● **Work order**
Would you write out every entry exactly, but without the pictures?

● **Information given**
*** Block opens ***

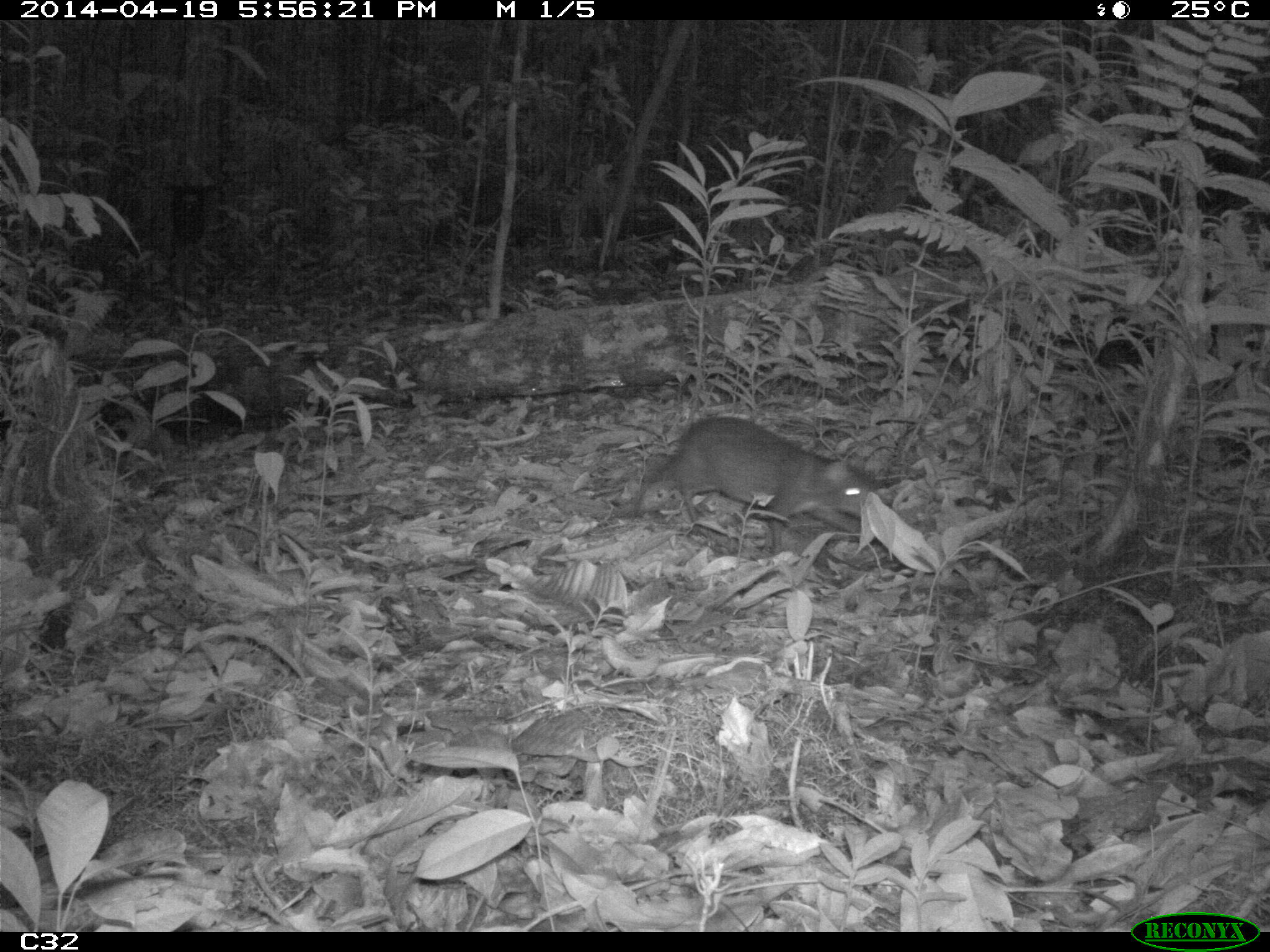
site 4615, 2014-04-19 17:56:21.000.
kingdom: Animalia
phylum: Chordata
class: Mammalia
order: Rodentia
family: Dasyproctidae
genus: Myoprocta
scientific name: Myoprocta pratti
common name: green acouchi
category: myoprocta pratii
Myoprocta pratii (green acouchi) (Myoprocta pratti), count 1, age adult.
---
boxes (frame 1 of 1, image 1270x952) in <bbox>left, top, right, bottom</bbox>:
myoprocta pratii: <bbox>626, 415, 879, 553</bbox>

*** Block closes ***

● **Response box**
site 4615, 2014-04-19 17:56:21.000.
kingdom: Animalia
phylum: Chordata
class: Mammalia
order: Rodentia
family: Dasyproctidae
genus: Myoprocta
scientific name: Myoprocta pratti
common name: green acouchi
category: myoprocta pratii
Myoprocta pratii (green acouchi) (Myoprocta pratti), count 1, age adult.
---
boxes (frame 1 of 1, image 1270x952) in <bbox>left, top, right, bottom</bbox>:
myoprocta pratii: <bbox>626, 415, 879, 553</bbox>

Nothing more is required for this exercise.